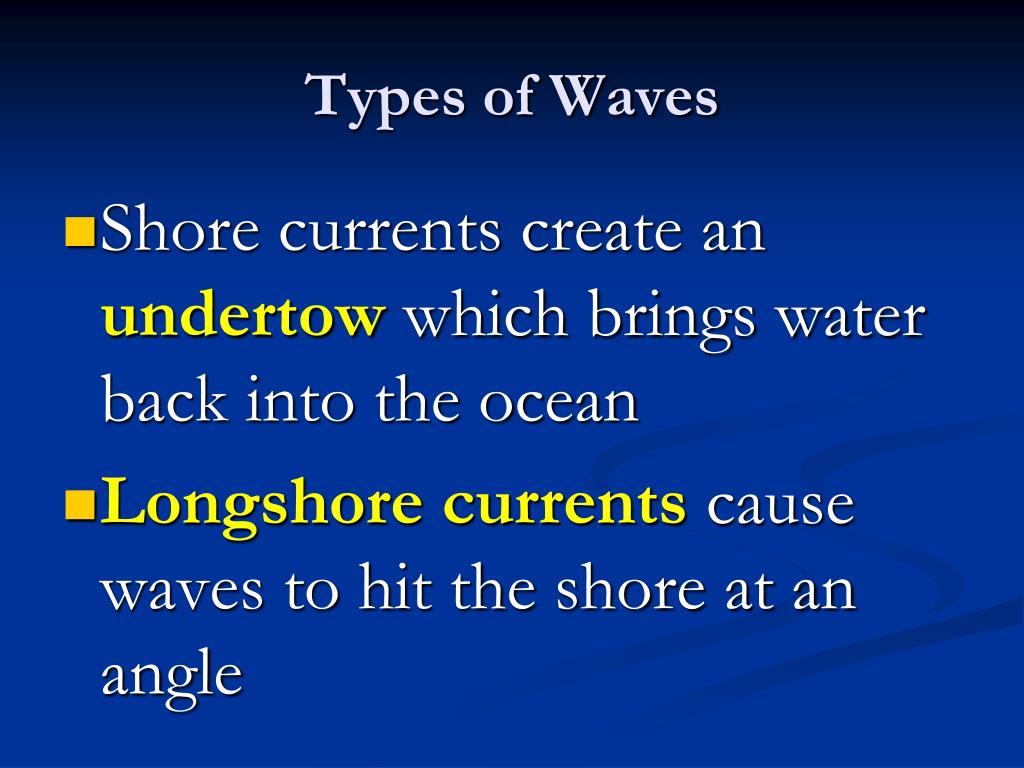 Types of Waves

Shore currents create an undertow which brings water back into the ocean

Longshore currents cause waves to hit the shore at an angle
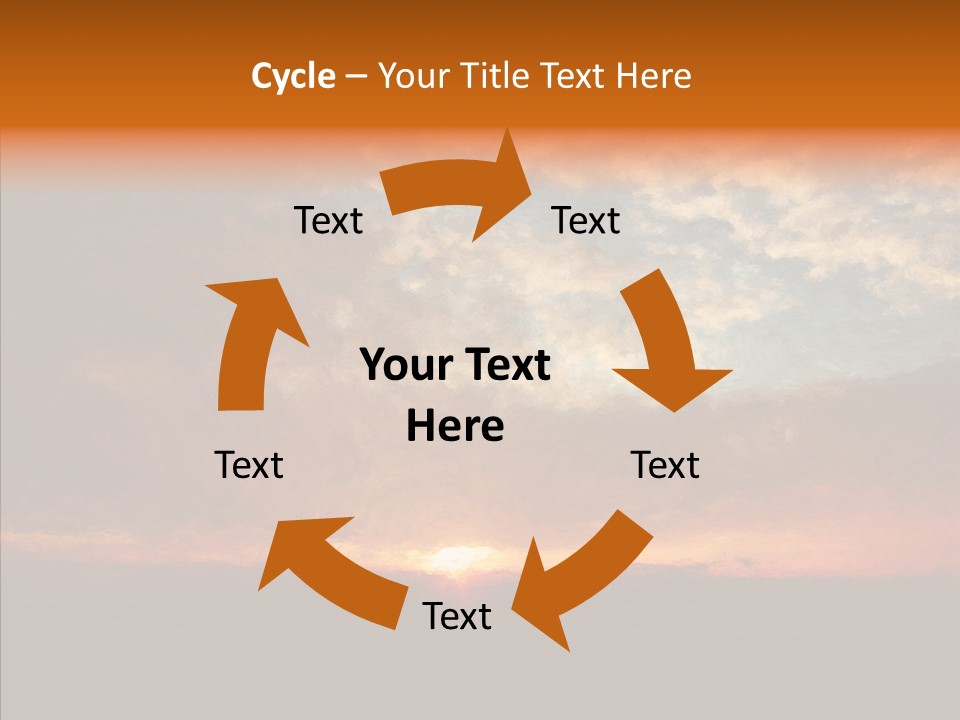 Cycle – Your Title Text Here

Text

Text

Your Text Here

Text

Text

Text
------------------------------------------------------------------------
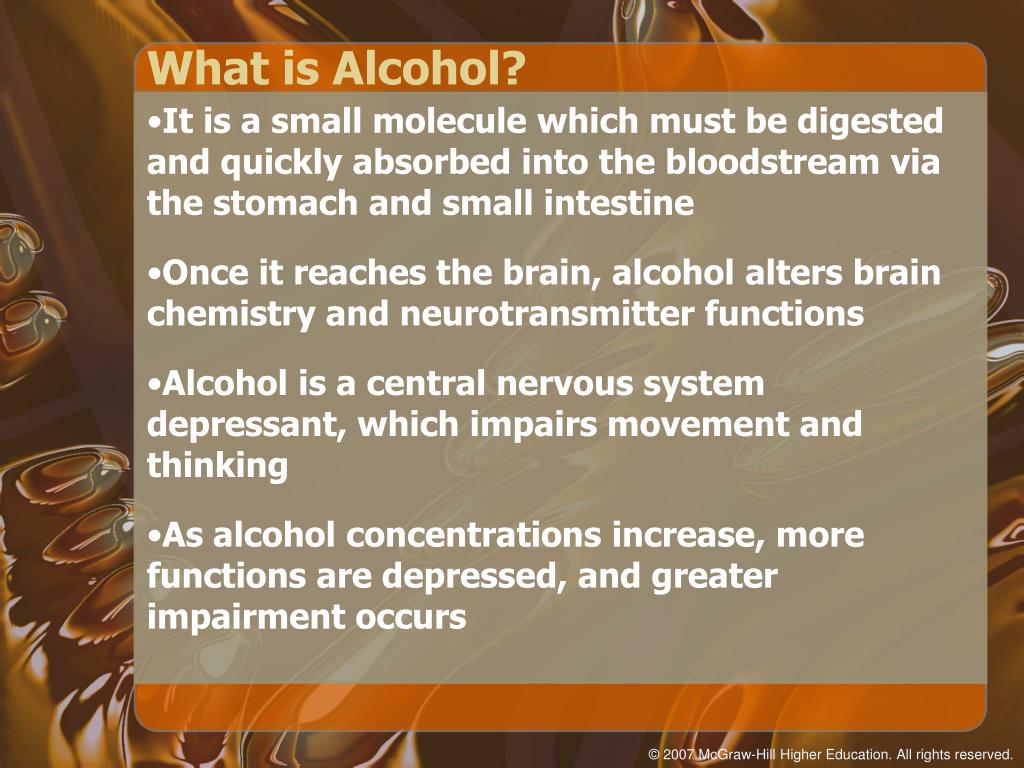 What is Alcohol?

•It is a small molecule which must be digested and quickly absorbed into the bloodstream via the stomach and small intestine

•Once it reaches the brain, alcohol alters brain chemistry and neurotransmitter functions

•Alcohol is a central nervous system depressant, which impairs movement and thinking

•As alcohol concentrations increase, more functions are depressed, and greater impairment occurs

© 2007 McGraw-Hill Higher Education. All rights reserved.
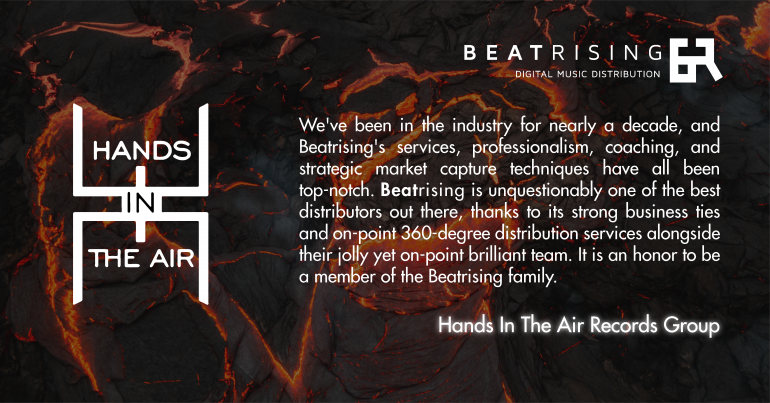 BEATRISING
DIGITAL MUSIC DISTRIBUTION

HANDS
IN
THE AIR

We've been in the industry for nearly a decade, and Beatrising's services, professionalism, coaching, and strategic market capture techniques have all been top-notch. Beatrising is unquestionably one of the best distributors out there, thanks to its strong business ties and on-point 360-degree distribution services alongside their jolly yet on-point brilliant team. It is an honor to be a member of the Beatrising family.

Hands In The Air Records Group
------------------------------------------------------------------------
Exercise: Show all lines from the data that contain "into".

Written response:
Shore currents create an undertow which brings water back into the ocean
•It is a small molecule which must be digested and quickly absorbed into the bloodstream via the stomach and small intestine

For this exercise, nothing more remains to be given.